Reste un ultime argument pour les défenseurs du sacerdoce uniquement masculin: Jésus était un homme, et puisque le prêtre agit in persona christi, il ne peut qu’être du même sexe que le Christ. Cet argument me semble du même ordre que le précédent. Le Christ, en tant que seconde personne de La Trinité, n’a ni sexe masculin ni sexe féminin. Jésus, en tant qu’incarnation de cette personne divine, ne pouvait avoir qu’un seul sexe. Compte tenu, encore une fois, des mentalités de l’époque, on voit mal comment une femme aurait pu être crédible et susciter l’adhésion d’une foule de disciples (y compris des femmes) imprégnés de préjugés antiféminins. Il m’apparaît donc évident que le choix du sexe de
Jésus est contingent et ne ressort d’aucune nécessité théologique.

La croisade de Bush

Je viens de relire une encyclopédie sur vingt siècles de christianisme, et j’ai été frappé de découvrir ce qu’ont vraiment été les croisades. Derrière le prétexte de vouloir libérer les Lieux saints et de permettre aux pèlerins de s’y rendre en sécurité s’est mise en place une gigantesque entreprise de domination, de pillages, de massacres atroces.
Cela a atteint non seulement les populations arabo-musulmanes, mais aussi les Grecs orthodoxes avec le sac épouvantable de Byzance. Il reste de cette période, qui s’est
étendue sur environ deux siècles, des traces très profondes chez les musulmans et aussi chez les orthodoxes.
L’idée même de croisade, c’est-à- dire de verser du sang pour être propriétaire des lieux de la vie de Jésus, est déjà tout à fait révoltante.
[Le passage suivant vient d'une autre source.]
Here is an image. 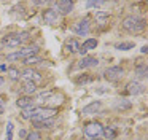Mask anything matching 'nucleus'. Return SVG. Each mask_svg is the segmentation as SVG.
I'll return each mask as SVG.
<instances>
[{
	"label": "nucleus",
	"mask_w": 148,
	"mask_h": 140,
	"mask_svg": "<svg viewBox=\"0 0 148 140\" xmlns=\"http://www.w3.org/2000/svg\"><path fill=\"white\" fill-rule=\"evenodd\" d=\"M100 107H102V102H100V100L91 102L89 105H86V107H83V110H81V113H83V115H94V113H97V111L100 110Z\"/></svg>",
	"instance_id": "nucleus-13"
},
{
	"label": "nucleus",
	"mask_w": 148,
	"mask_h": 140,
	"mask_svg": "<svg viewBox=\"0 0 148 140\" xmlns=\"http://www.w3.org/2000/svg\"><path fill=\"white\" fill-rule=\"evenodd\" d=\"M135 73H137L140 78H143V76H147L148 75V69H147V64H138L137 65V69H135Z\"/></svg>",
	"instance_id": "nucleus-18"
},
{
	"label": "nucleus",
	"mask_w": 148,
	"mask_h": 140,
	"mask_svg": "<svg viewBox=\"0 0 148 140\" xmlns=\"http://www.w3.org/2000/svg\"><path fill=\"white\" fill-rule=\"evenodd\" d=\"M23 76L26 78V81H32V83L40 81V80H42L40 72H37V70H34V69H26L23 72Z\"/></svg>",
	"instance_id": "nucleus-11"
},
{
	"label": "nucleus",
	"mask_w": 148,
	"mask_h": 140,
	"mask_svg": "<svg viewBox=\"0 0 148 140\" xmlns=\"http://www.w3.org/2000/svg\"><path fill=\"white\" fill-rule=\"evenodd\" d=\"M132 48H134L132 41H123V43L116 45V49H121V51H127V49H132Z\"/></svg>",
	"instance_id": "nucleus-21"
},
{
	"label": "nucleus",
	"mask_w": 148,
	"mask_h": 140,
	"mask_svg": "<svg viewBox=\"0 0 148 140\" xmlns=\"http://www.w3.org/2000/svg\"><path fill=\"white\" fill-rule=\"evenodd\" d=\"M105 5V2H88L86 6L88 8H99V6Z\"/></svg>",
	"instance_id": "nucleus-28"
},
{
	"label": "nucleus",
	"mask_w": 148,
	"mask_h": 140,
	"mask_svg": "<svg viewBox=\"0 0 148 140\" xmlns=\"http://www.w3.org/2000/svg\"><path fill=\"white\" fill-rule=\"evenodd\" d=\"M143 91H145L143 84L138 83V81H131V83H127V86H126V92H127L129 95H138Z\"/></svg>",
	"instance_id": "nucleus-9"
},
{
	"label": "nucleus",
	"mask_w": 148,
	"mask_h": 140,
	"mask_svg": "<svg viewBox=\"0 0 148 140\" xmlns=\"http://www.w3.org/2000/svg\"><path fill=\"white\" fill-rule=\"evenodd\" d=\"M103 132H105V137H107V139H116V129H115L113 126L107 127Z\"/></svg>",
	"instance_id": "nucleus-22"
},
{
	"label": "nucleus",
	"mask_w": 148,
	"mask_h": 140,
	"mask_svg": "<svg viewBox=\"0 0 148 140\" xmlns=\"http://www.w3.org/2000/svg\"><path fill=\"white\" fill-rule=\"evenodd\" d=\"M16 105L19 108H23V110H26V108L34 107V100H32V97H30V95H23V97H19L16 100Z\"/></svg>",
	"instance_id": "nucleus-15"
},
{
	"label": "nucleus",
	"mask_w": 148,
	"mask_h": 140,
	"mask_svg": "<svg viewBox=\"0 0 148 140\" xmlns=\"http://www.w3.org/2000/svg\"><path fill=\"white\" fill-rule=\"evenodd\" d=\"M3 111H5V105H3V99L0 97V115L3 113Z\"/></svg>",
	"instance_id": "nucleus-30"
},
{
	"label": "nucleus",
	"mask_w": 148,
	"mask_h": 140,
	"mask_svg": "<svg viewBox=\"0 0 148 140\" xmlns=\"http://www.w3.org/2000/svg\"><path fill=\"white\" fill-rule=\"evenodd\" d=\"M2 48H3V45H2V43H0V49H2Z\"/></svg>",
	"instance_id": "nucleus-34"
},
{
	"label": "nucleus",
	"mask_w": 148,
	"mask_h": 140,
	"mask_svg": "<svg viewBox=\"0 0 148 140\" xmlns=\"http://www.w3.org/2000/svg\"><path fill=\"white\" fill-rule=\"evenodd\" d=\"M7 126H8V134H7V139L5 140H13V123L10 121Z\"/></svg>",
	"instance_id": "nucleus-27"
},
{
	"label": "nucleus",
	"mask_w": 148,
	"mask_h": 140,
	"mask_svg": "<svg viewBox=\"0 0 148 140\" xmlns=\"http://www.w3.org/2000/svg\"><path fill=\"white\" fill-rule=\"evenodd\" d=\"M54 6H56V11L58 13H62V14H69L73 8V2L70 0H59V2H54Z\"/></svg>",
	"instance_id": "nucleus-7"
},
{
	"label": "nucleus",
	"mask_w": 148,
	"mask_h": 140,
	"mask_svg": "<svg viewBox=\"0 0 148 140\" xmlns=\"http://www.w3.org/2000/svg\"><path fill=\"white\" fill-rule=\"evenodd\" d=\"M27 140H40V134L38 132H30V134H27Z\"/></svg>",
	"instance_id": "nucleus-29"
},
{
	"label": "nucleus",
	"mask_w": 148,
	"mask_h": 140,
	"mask_svg": "<svg viewBox=\"0 0 148 140\" xmlns=\"http://www.w3.org/2000/svg\"><path fill=\"white\" fill-rule=\"evenodd\" d=\"M42 62V59H40L38 56H30L27 57V59H24V64H27V65H32V64H38Z\"/></svg>",
	"instance_id": "nucleus-25"
},
{
	"label": "nucleus",
	"mask_w": 148,
	"mask_h": 140,
	"mask_svg": "<svg viewBox=\"0 0 148 140\" xmlns=\"http://www.w3.org/2000/svg\"><path fill=\"white\" fill-rule=\"evenodd\" d=\"M64 49L67 51V53H78L80 43H78L77 38H69V40L65 41V45H64Z\"/></svg>",
	"instance_id": "nucleus-14"
},
{
	"label": "nucleus",
	"mask_w": 148,
	"mask_h": 140,
	"mask_svg": "<svg viewBox=\"0 0 148 140\" xmlns=\"http://www.w3.org/2000/svg\"><path fill=\"white\" fill-rule=\"evenodd\" d=\"M7 72H8V76H10L11 80H18V78H19V70L14 69V67H10V69H7Z\"/></svg>",
	"instance_id": "nucleus-23"
},
{
	"label": "nucleus",
	"mask_w": 148,
	"mask_h": 140,
	"mask_svg": "<svg viewBox=\"0 0 148 140\" xmlns=\"http://www.w3.org/2000/svg\"><path fill=\"white\" fill-rule=\"evenodd\" d=\"M2 83H3V78H2V76H0V84H2Z\"/></svg>",
	"instance_id": "nucleus-33"
},
{
	"label": "nucleus",
	"mask_w": 148,
	"mask_h": 140,
	"mask_svg": "<svg viewBox=\"0 0 148 140\" xmlns=\"http://www.w3.org/2000/svg\"><path fill=\"white\" fill-rule=\"evenodd\" d=\"M43 21L46 22V24H49V25H53V24H56L58 22V19H59V13L56 11L54 8H46L45 11H43Z\"/></svg>",
	"instance_id": "nucleus-8"
},
{
	"label": "nucleus",
	"mask_w": 148,
	"mask_h": 140,
	"mask_svg": "<svg viewBox=\"0 0 148 140\" xmlns=\"http://www.w3.org/2000/svg\"><path fill=\"white\" fill-rule=\"evenodd\" d=\"M97 45H99V41H97L96 38H88V40H86V41H84V43L80 46L78 53H80L81 56H83V54H86L89 49H96V48H97Z\"/></svg>",
	"instance_id": "nucleus-10"
},
{
	"label": "nucleus",
	"mask_w": 148,
	"mask_h": 140,
	"mask_svg": "<svg viewBox=\"0 0 148 140\" xmlns=\"http://www.w3.org/2000/svg\"><path fill=\"white\" fill-rule=\"evenodd\" d=\"M96 21L99 22V25H105L108 21V14L107 13H97L96 14Z\"/></svg>",
	"instance_id": "nucleus-20"
},
{
	"label": "nucleus",
	"mask_w": 148,
	"mask_h": 140,
	"mask_svg": "<svg viewBox=\"0 0 148 140\" xmlns=\"http://www.w3.org/2000/svg\"><path fill=\"white\" fill-rule=\"evenodd\" d=\"M140 51H142V53L145 54V53H147V51H148V46H142V49H140Z\"/></svg>",
	"instance_id": "nucleus-32"
},
{
	"label": "nucleus",
	"mask_w": 148,
	"mask_h": 140,
	"mask_svg": "<svg viewBox=\"0 0 148 140\" xmlns=\"http://www.w3.org/2000/svg\"><path fill=\"white\" fill-rule=\"evenodd\" d=\"M102 132H103V129H102V124L100 123H89L84 127V134L88 137H99Z\"/></svg>",
	"instance_id": "nucleus-6"
},
{
	"label": "nucleus",
	"mask_w": 148,
	"mask_h": 140,
	"mask_svg": "<svg viewBox=\"0 0 148 140\" xmlns=\"http://www.w3.org/2000/svg\"><path fill=\"white\" fill-rule=\"evenodd\" d=\"M53 92L51 91H45V92H42V94L38 95V97H37V102H46L49 99V95H51Z\"/></svg>",
	"instance_id": "nucleus-26"
},
{
	"label": "nucleus",
	"mask_w": 148,
	"mask_h": 140,
	"mask_svg": "<svg viewBox=\"0 0 148 140\" xmlns=\"http://www.w3.org/2000/svg\"><path fill=\"white\" fill-rule=\"evenodd\" d=\"M97 64H99V60L94 56H84L83 59L78 62V67H80V69H89V67H96Z\"/></svg>",
	"instance_id": "nucleus-12"
},
{
	"label": "nucleus",
	"mask_w": 148,
	"mask_h": 140,
	"mask_svg": "<svg viewBox=\"0 0 148 140\" xmlns=\"http://www.w3.org/2000/svg\"><path fill=\"white\" fill-rule=\"evenodd\" d=\"M38 53V46L37 45H32V46H26L23 49L16 51V53H11L7 56V60L8 62H14V60H19V59H27L30 56H35Z\"/></svg>",
	"instance_id": "nucleus-3"
},
{
	"label": "nucleus",
	"mask_w": 148,
	"mask_h": 140,
	"mask_svg": "<svg viewBox=\"0 0 148 140\" xmlns=\"http://www.w3.org/2000/svg\"><path fill=\"white\" fill-rule=\"evenodd\" d=\"M34 126L37 127V129H45V127H51L53 124H54V119L53 118H49V119H43V121H32Z\"/></svg>",
	"instance_id": "nucleus-16"
},
{
	"label": "nucleus",
	"mask_w": 148,
	"mask_h": 140,
	"mask_svg": "<svg viewBox=\"0 0 148 140\" xmlns=\"http://www.w3.org/2000/svg\"><path fill=\"white\" fill-rule=\"evenodd\" d=\"M23 89H24V92H27V94H32V92L37 91V84H35V83H32V81H26Z\"/></svg>",
	"instance_id": "nucleus-19"
},
{
	"label": "nucleus",
	"mask_w": 148,
	"mask_h": 140,
	"mask_svg": "<svg viewBox=\"0 0 148 140\" xmlns=\"http://www.w3.org/2000/svg\"><path fill=\"white\" fill-rule=\"evenodd\" d=\"M123 75H124V70H123L121 67H118V65L108 67V69L105 70V73H103L105 80H108V81H118V80L123 78Z\"/></svg>",
	"instance_id": "nucleus-5"
},
{
	"label": "nucleus",
	"mask_w": 148,
	"mask_h": 140,
	"mask_svg": "<svg viewBox=\"0 0 148 140\" xmlns=\"http://www.w3.org/2000/svg\"><path fill=\"white\" fill-rule=\"evenodd\" d=\"M29 40H30L29 32H11V34L5 35L0 43L3 45V46H7V48H18V46L24 45Z\"/></svg>",
	"instance_id": "nucleus-1"
},
{
	"label": "nucleus",
	"mask_w": 148,
	"mask_h": 140,
	"mask_svg": "<svg viewBox=\"0 0 148 140\" xmlns=\"http://www.w3.org/2000/svg\"><path fill=\"white\" fill-rule=\"evenodd\" d=\"M89 22H91L89 18L81 19V21L75 22V24L72 25V30H73L77 35H81V37H84V35H88V32H89V27H91Z\"/></svg>",
	"instance_id": "nucleus-4"
},
{
	"label": "nucleus",
	"mask_w": 148,
	"mask_h": 140,
	"mask_svg": "<svg viewBox=\"0 0 148 140\" xmlns=\"http://www.w3.org/2000/svg\"><path fill=\"white\" fill-rule=\"evenodd\" d=\"M19 135H21V137H26L27 132H26V130H19Z\"/></svg>",
	"instance_id": "nucleus-31"
},
{
	"label": "nucleus",
	"mask_w": 148,
	"mask_h": 140,
	"mask_svg": "<svg viewBox=\"0 0 148 140\" xmlns=\"http://www.w3.org/2000/svg\"><path fill=\"white\" fill-rule=\"evenodd\" d=\"M147 27V21L138 16H127L123 21V29L129 34H137V32H142Z\"/></svg>",
	"instance_id": "nucleus-2"
},
{
	"label": "nucleus",
	"mask_w": 148,
	"mask_h": 140,
	"mask_svg": "<svg viewBox=\"0 0 148 140\" xmlns=\"http://www.w3.org/2000/svg\"><path fill=\"white\" fill-rule=\"evenodd\" d=\"M132 107V104L129 100H126V99H119V100H116V105L115 108L118 111H123V110H129V108Z\"/></svg>",
	"instance_id": "nucleus-17"
},
{
	"label": "nucleus",
	"mask_w": 148,
	"mask_h": 140,
	"mask_svg": "<svg viewBox=\"0 0 148 140\" xmlns=\"http://www.w3.org/2000/svg\"><path fill=\"white\" fill-rule=\"evenodd\" d=\"M91 81H92V76H89V73L77 78V84H84V83H91Z\"/></svg>",
	"instance_id": "nucleus-24"
}]
</instances>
Mais utiliser ce prétexte pour tuer
des populations civiles et dans le véritable but de dominer et de s’enrichir l’est encore plus.
C’est pourquoi je m’interroge sur la « croisade », ce sont ses propres mots, que George Bush est en train de mener au Moyen-Orient. Il y a eu tellement de mensonges derrière ses
beaux discours sur la volonté d’apporter la liberté et la démocratie, tellement de sang versé chez les civils innocents, tellement de bas calculs politiques et économiques, qu’on
ne peut s’empêcher de se dire que l’histoire, hélas, se répète.
Fallait-il répondre à la terrible provocation des terroristes d’al-Qaïda par une nouvelle croisade ? Guérit-on le mal par le mal ? Je crains que tout cela n’entraîne le monde dans une nouvelle guerre entre la civilisation chrétienne et la civilisation musulmane ce que souhaitait Ben Laden , conflit que l’on aurait parfaitement pu éviter avec plus de sagesse et de retenue.